Попрятались по разным высоко… И низкоширотным метео- и радиостанциям… Нырнули в осатанелость бесконечных хобби — от покорения Гималаев до сбора спичечных этикеток…
Попрощались — с бутылкой или с трезвой слезой? — со своими мечтами… С надеждами на счастье детей! И отказались рожать их, заводить семьи! Утешать себя иллюзиями дожить до глубокой старости — «в окружении большой и счастливой семьи, с внуками и правнуками!»
Спились… Сдались… И поставили крест на самих себе!
С сухими, горячечными глазами перечеркнули свое будущее! И, как на погосте, перекрестились за всю вину свою! Пусть за малую… Пусть за бессильную… Но вину!
Вину! Перед землей своих отцов… Перед землей своего народа!
Александр Кириллович сидел, закрыв лицо тяжелыми, трясущимися руками. Кто-то пытался отвести их, но они были, как каменные.
«Но они… Забыли! Что даже один человек… Даже целое поколение! (Пусть и одно, или два!..) Не в силах остановить… Удержать! Сломать — саму природу тысячелетнего народа!!!
Народа с его естественной, генетической памятью! С вековым характером! Со сложившимся единством языка и культуры! С естественной правдой… Правдой простой, земной человечности!»
Корсаков опустил руки… Открыл глаза, замутненные невольной, старческой влагой. В большое окно било жесткое, холодное, сильное солнце.

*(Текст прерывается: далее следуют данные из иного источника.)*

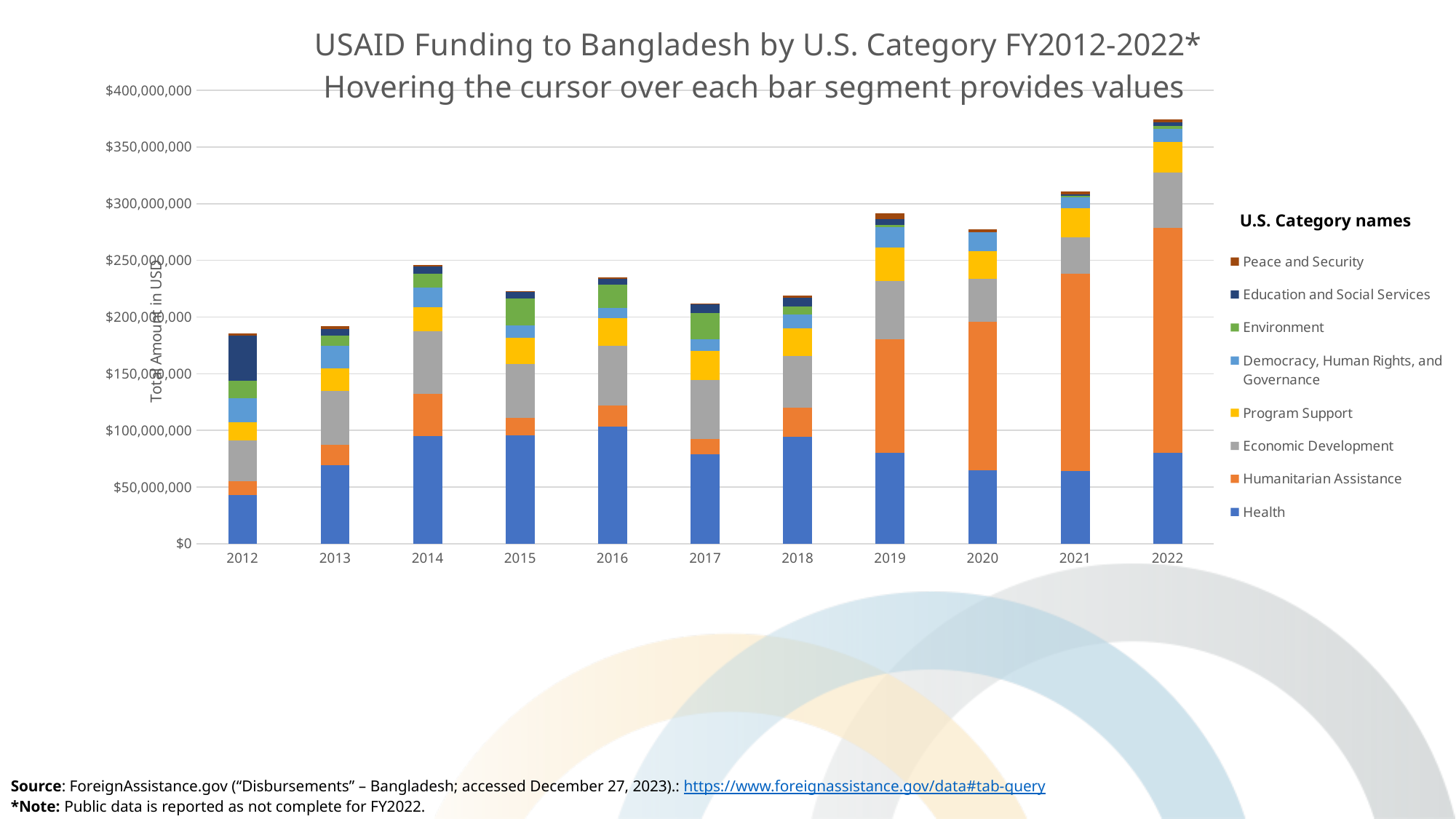
Which year has the larger total funding, 2021 or 2022? 2022 Is the total funding for 2012 greater or less than $200,000,000? less How many fiscal years are shown on the x axis? 11 What is the title of the legend? U.S. Category names Which fiscal year has the highest total USAID funding to Bangladesh? 2022 How many U.S. categories does the legend list? 8 What kind of chart is shown on the slide? Stacked bar chart Is the Health segment for 2012 greater or less than $50,000,000? less Overall, does total funding rise or fall from 2012 to 2022? Rise Which year has the larger total funding, 2014 or 2015? 2014 Is the total funding for 2022 greater or less than $350,000,000? greater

По лицу Александра Кирилловича — мгновенно и явственно! — проступила коварная бледность… Глаза потухли! Голова, чуть качнувшись влево, начала теперь заваливаться вправо… И вперед.
Логинов бросился к нему, схватил его холодеющие руки.
— Сыновьями своими… Расплачиваемся! — строго и раздельно выговорил Александр Кириллович. — А кто виноват? Мы? Я?
Логинов не слышал, не понимал, как оказались рядом Февронья Савватеевна, Галя… Как кто-то звонил в «скорую»…
Перед его глазами стояли только что… еще недавно темные от гнева… Глаза Александра Кирилловича!
И так же угрожающе, с каким-то другим значением звучали его слова:
«Сыновьями своими… Расплачиваемся! — билось в его мозгу. — А кто виноват?»
Логинов неотступно следил за побелевшими веками Корсакова. И несмотря на всю обычную, суматошную возню около больного… И после того, как замелькали белые халаты «скорой помощи»… Входили и выходили люди… Быстро опробовали и всаживали в белую, почти голубую руку холодные иглы шприцев… Перед глазами названного сына старика, перед Логиновым, были только его, — старика Корсакова! — почти птичьи, серые опущенные веки…
«А кто виноват? Я? Кто?!»
Похороны старшего Корсакова — неожиданно для прилетевшего Кирилла, для семьи, да, в общем, и для большинства помнивших старика — были торжественными.